Back in Writing 220, I described my writing style as follows:
To shed some light on why I do write, it is essential to first understand a few things regarding how I write: First, as you may have noticed, I had to bend over backwards to avoid using the second person in that last sentence. Second, I’m cringing so hard that it’s actually becoming painful at the thought of how many contractions I’ve used thus far. And finally, notwithstanding these grave violations of my writing morals, you will never see me stoop so low as to start a sentence with a conjunction or, God-forbid, use a pair of those hideous parentheses (except as a citation).
Ok, while this description was meant to be a bit tongue-in-cheek at the time, what I find almost as funny is how much my writer’s mind has changed since I wrote it a year and a half ago.
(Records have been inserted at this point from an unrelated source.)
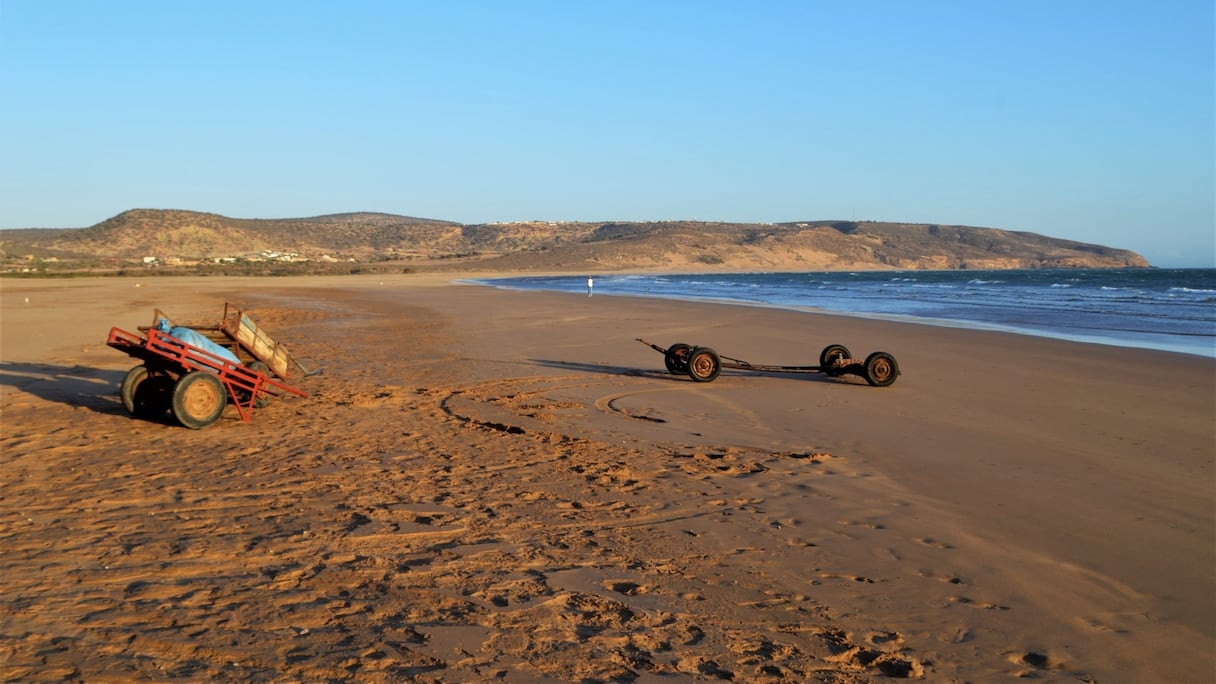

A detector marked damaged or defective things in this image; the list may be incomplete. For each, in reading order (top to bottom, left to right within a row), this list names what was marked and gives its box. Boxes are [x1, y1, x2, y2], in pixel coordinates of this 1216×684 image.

broken trailer frame [636, 340, 904, 388]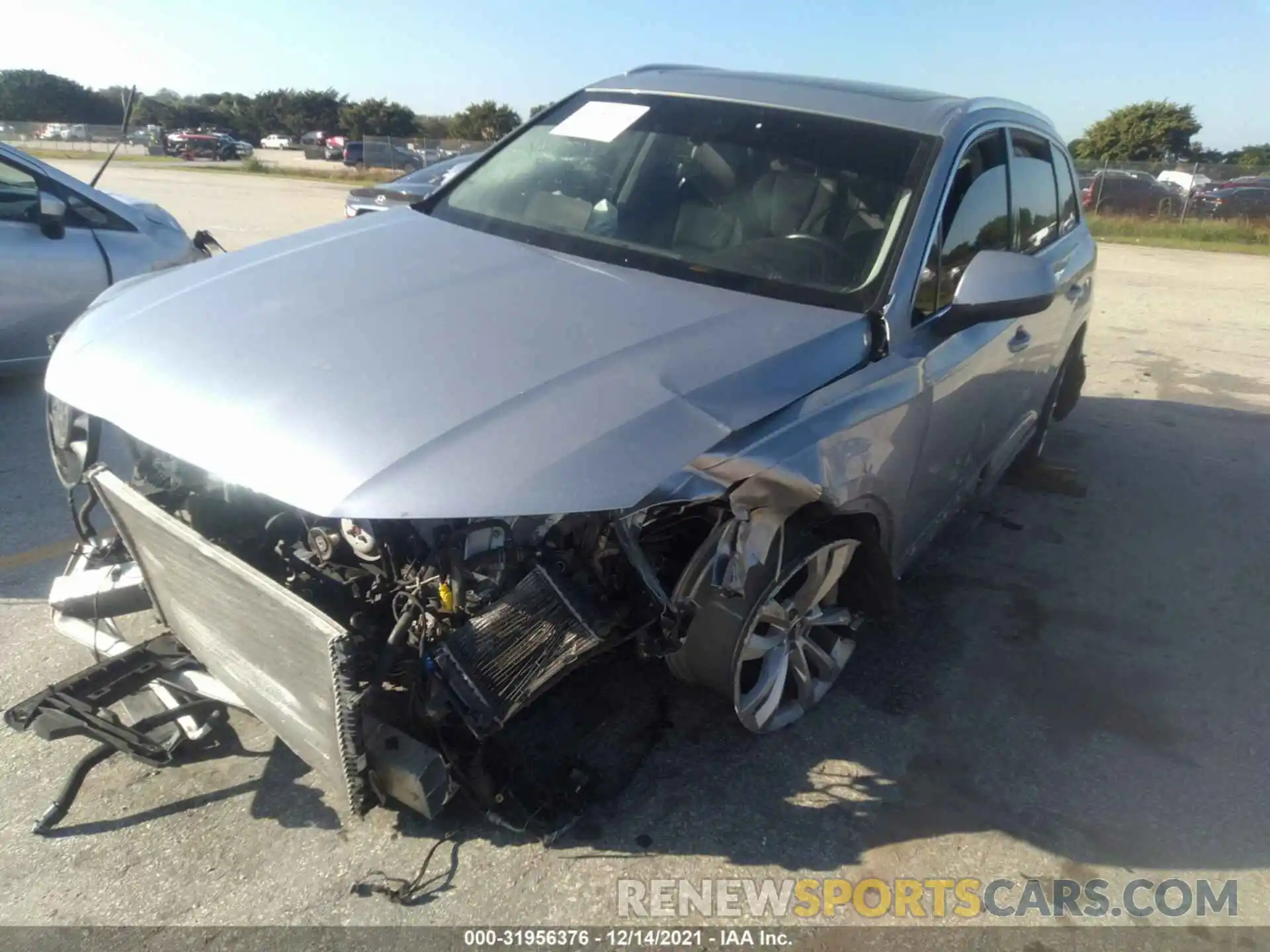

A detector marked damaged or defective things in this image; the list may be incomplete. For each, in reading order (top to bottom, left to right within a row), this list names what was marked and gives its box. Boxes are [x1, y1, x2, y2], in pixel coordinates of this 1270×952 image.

damaged engine bay [102, 442, 725, 836]
wrecked vehicle [12, 69, 1090, 836]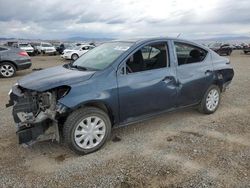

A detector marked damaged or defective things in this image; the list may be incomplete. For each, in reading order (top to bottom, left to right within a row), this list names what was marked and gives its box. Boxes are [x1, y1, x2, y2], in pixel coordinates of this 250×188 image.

front end collision damage [5, 84, 70, 145]
damaged blue sedan [7, 37, 234, 154]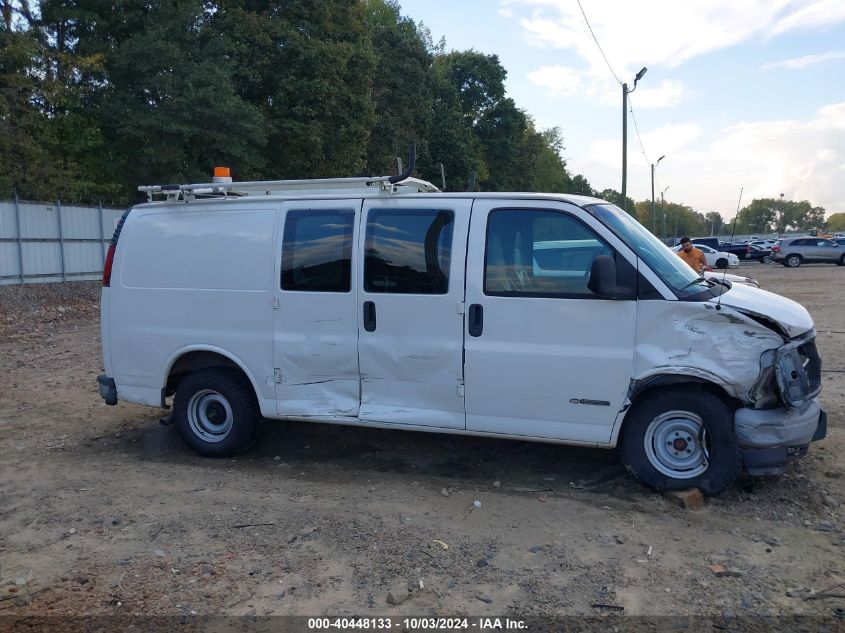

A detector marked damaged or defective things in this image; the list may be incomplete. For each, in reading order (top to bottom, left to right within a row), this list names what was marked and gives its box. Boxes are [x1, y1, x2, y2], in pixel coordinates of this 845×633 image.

front-end damage [632, 298, 824, 476]
crumpled hood [708, 282, 816, 340]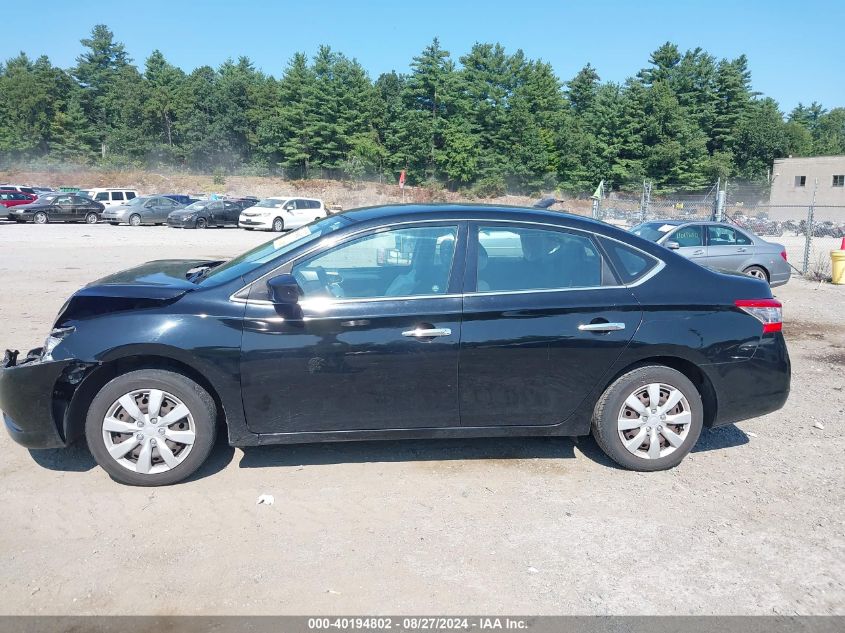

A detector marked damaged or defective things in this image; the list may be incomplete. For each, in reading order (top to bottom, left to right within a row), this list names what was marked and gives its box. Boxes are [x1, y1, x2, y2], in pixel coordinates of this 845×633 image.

front bumper damage [0, 348, 98, 446]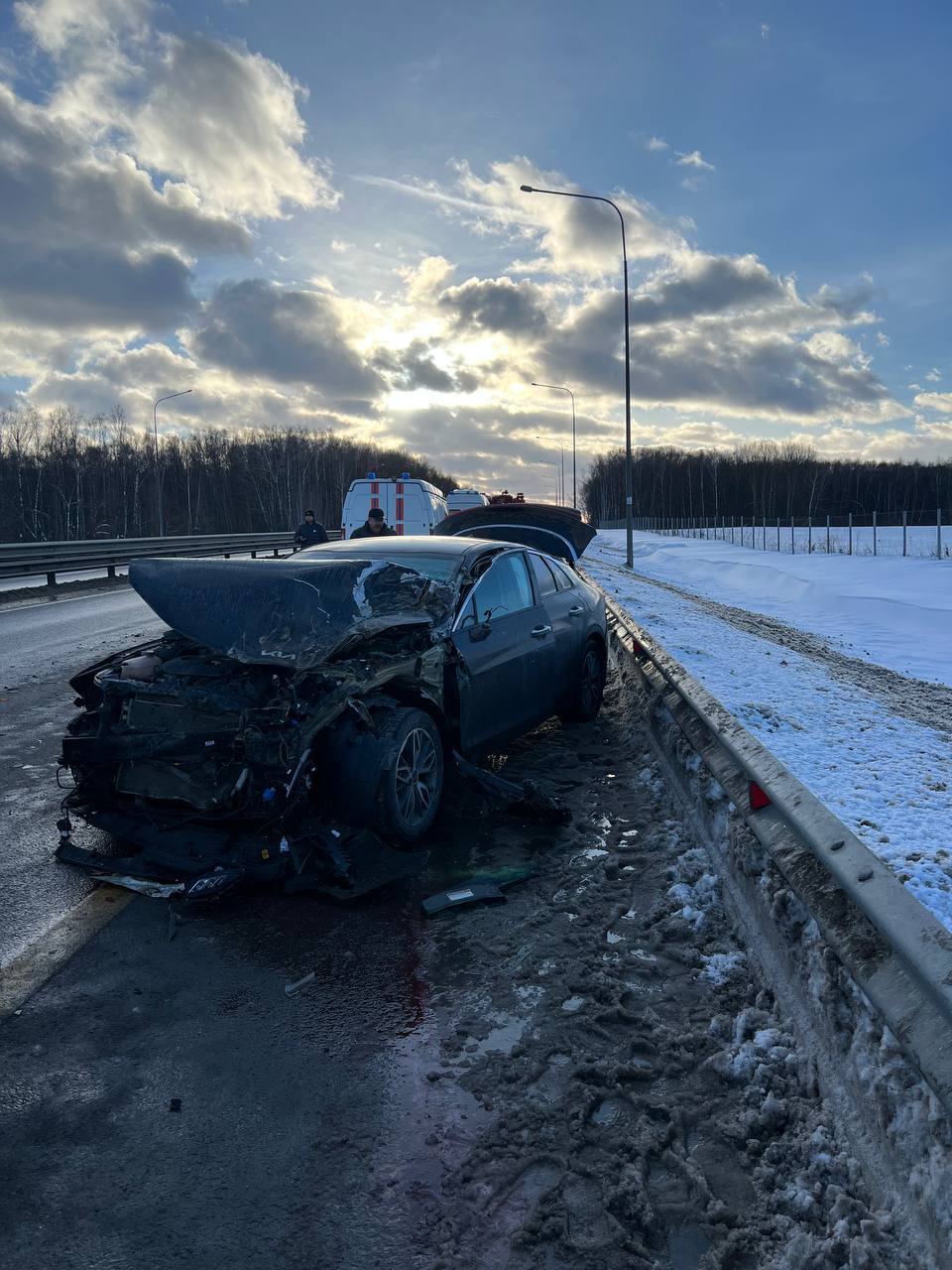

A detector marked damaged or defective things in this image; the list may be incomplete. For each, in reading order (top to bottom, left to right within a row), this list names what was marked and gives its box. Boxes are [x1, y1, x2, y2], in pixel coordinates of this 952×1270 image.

What I then regarded–almost with pride–as my defining style, I now acknowledge–almost with regret–as my greatest writer’s vice.
What is this vice, you ask? Kind souls call it “a tendency to be overly formal.” Others, less inclined to euphamisms, call such a style what it is: “stuffy”, “impersonal”, “distant.”
To be sure, formal writing has its place. In fact, much of what I would consider my finest writing is of this style–a term paper on Michelangelo’s famed Last Judgment Sistine Chapel fresco, a literary analysis of “Special Duties” a hilarious short story by Graham Greene, and a lengthly research paper on the Catholic Latin Mass.
Yes, formal writing has its place. I just need to know when to use it. Or better yet, when not to.
Oddly enough, one of the classes that really helped me in this regard was none other than a class on professional writing. Coming into the class last semester, I thought professional writing would fit right within my writer’s comfort zone. As you might imagine, I soon became uncomfortable. More than merely resumes and cover letters, where the writer can hid behind fancy words and job titles, I found that professional writing extended to all the way to personal statements and social media, genres which expose the writer and from which there is no escape. It was then that I learned that “professional” does not mean “formal” as much as it means “appropriate”–appropriate for the given audience and rhetorical situation.
Fast forward to today, and this struggle has by no means disappeared. But one thing has changed with regard to my writer’s vice–I’m at least aware of it.